まー、待っててくだせぇ。私もぼちぼち頑張りやすぜ。それに、旦那の趣向もぼちぼち変えちゃいやすぜ。」



はは、まさか……。



……絶対無理と思わせないから怖いわ。



八幡は抹茶ラテをちょっと飲み、椅子に深く腰掛けた。



八幡

「ま、それはそれとして。さっさと抱いてくれやせんかね?」



伊月

「バカ。大バカ。誰がお前なんか抱くか。」



八幡

「いうて、抱かれたら普通にヤれるでしょ?それが男ってもんすよ。」



なんも言えない。


相手がバケモンじゃない限りは、脱がれたら脱ぎ返してしまうわ。



八幡

「悲しいサガっすけど、生物的に正しい反応っす。男は子種を次から次へと撒いていくのが仕事っすからね。

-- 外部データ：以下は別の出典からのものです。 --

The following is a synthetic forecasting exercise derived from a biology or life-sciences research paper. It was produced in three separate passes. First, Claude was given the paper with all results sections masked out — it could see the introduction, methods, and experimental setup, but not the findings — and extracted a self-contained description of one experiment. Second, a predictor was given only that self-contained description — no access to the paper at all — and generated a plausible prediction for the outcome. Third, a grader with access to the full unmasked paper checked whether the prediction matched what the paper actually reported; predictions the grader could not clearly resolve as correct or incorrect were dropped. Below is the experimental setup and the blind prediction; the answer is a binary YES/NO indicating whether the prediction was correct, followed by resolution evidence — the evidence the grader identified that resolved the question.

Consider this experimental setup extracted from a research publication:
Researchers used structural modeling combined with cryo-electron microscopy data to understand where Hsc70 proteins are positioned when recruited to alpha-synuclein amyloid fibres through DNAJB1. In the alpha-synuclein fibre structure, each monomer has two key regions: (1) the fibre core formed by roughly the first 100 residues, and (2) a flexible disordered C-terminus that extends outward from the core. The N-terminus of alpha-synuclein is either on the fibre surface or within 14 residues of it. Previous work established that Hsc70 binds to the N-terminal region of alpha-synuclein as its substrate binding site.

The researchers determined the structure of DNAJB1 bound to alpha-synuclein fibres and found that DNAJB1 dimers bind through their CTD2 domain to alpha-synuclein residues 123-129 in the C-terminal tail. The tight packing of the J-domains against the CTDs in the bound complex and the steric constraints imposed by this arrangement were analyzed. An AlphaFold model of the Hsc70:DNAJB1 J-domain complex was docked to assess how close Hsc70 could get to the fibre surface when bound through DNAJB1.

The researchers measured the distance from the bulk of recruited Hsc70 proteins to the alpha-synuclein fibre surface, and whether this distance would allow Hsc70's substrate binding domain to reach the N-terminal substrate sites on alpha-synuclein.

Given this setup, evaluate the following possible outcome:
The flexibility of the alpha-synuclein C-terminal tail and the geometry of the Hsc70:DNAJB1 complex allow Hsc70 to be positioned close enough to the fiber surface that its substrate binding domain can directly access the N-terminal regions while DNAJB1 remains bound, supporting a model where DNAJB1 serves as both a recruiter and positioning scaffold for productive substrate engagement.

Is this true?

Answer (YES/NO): NO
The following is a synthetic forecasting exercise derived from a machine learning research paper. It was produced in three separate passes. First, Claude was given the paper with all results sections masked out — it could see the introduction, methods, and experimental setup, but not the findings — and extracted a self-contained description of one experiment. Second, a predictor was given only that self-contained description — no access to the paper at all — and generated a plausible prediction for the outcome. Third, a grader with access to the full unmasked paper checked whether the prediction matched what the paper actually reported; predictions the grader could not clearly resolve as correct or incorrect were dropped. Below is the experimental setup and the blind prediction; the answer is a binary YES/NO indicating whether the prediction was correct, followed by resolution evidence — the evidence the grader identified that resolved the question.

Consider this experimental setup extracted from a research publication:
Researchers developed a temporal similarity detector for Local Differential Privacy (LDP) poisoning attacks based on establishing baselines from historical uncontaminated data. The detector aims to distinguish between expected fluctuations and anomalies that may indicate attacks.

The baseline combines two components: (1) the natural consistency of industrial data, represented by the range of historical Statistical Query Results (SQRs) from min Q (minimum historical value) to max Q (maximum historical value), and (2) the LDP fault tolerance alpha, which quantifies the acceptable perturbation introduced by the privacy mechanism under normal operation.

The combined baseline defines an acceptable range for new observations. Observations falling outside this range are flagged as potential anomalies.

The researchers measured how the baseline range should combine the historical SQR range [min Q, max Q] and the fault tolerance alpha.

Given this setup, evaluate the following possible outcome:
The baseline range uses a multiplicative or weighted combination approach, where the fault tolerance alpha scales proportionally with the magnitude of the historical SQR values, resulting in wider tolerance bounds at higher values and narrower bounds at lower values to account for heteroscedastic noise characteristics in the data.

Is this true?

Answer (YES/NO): NO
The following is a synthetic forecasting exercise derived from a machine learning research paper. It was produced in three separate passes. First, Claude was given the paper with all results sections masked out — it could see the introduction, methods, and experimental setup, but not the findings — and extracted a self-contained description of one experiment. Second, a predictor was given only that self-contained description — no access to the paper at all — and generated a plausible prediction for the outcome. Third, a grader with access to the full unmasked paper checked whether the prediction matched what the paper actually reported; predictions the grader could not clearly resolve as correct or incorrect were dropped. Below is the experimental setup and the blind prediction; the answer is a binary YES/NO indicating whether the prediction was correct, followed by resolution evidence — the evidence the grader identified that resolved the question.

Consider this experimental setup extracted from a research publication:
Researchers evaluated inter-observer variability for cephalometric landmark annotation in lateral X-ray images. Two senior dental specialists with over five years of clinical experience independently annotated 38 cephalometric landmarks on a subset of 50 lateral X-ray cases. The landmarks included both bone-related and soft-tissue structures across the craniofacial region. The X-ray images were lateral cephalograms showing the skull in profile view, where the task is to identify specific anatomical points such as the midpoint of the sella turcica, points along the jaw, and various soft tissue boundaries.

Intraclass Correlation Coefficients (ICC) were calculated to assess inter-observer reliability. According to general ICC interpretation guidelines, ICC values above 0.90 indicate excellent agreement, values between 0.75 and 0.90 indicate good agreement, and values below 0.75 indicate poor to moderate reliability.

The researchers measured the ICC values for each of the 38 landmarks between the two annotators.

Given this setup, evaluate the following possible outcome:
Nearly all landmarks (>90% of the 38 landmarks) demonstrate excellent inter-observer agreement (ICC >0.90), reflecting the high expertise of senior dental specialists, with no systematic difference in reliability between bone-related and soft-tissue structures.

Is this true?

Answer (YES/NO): YES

でも、いいっすよ。ヤってりゃ芽生えるもんもあるんじゃないんすかね。」



お前の貞操観念はどうなってんの。


少なからず、処女の考え方じゃねぇ。



伊月

「もっと身体を大事にしろよ。誰にでも言ってんじゃないだろうな、それ。」



八幡

「そりゃ聞き捨てならないっすね。私はビッチじゃないんすよ。


アタックの強めな処女ってだけっす。ういっす。」



伊月

「あっそ。それにしてもやだね。捕まるわ。」



八幡

「旦那ぁ、そんなの私が言わなきゃいいだけの話っすよ。」



あぁ言えばこう言う。


だんだん面倒になってきて、俺も適当言いまくりはじめた。



伊月

「一人でアソんでろよ。角っこ見て発情すんだろ。」



八幡

「旦那のならもっと発情すると思いますぜ。」



伊月

「水本でいいだろ。身体も清潔にしてやったから問題ねぇだろ。」



八幡

「あんな女男じゃあねぇ。それに大したモノ生えてなさそうっす。」



伊月

「んだよ。


あのな、お前が何と言おうと、俺はヤラねぇ。」



八幡

「なんすか、乙女の純情をなんだと思ってんすかね。


まぁなに、旦那はすぐオチますね。私の攻勢に耐えられるわきゃないんすわ。」



スケベ女。


この年頃の女ってみんなこうなのか。



俺はコーヒーを一気飲みする。


八幡もそれに合わせて抹茶ラテを飲み干した。



八幡

「行くんすね。」



伊月

「ん。」



八幡

「うっす。」



八幡は長い髪をたなびかせ、颯爽と店を出ていった。



当然ながら、俺が会計すんのね。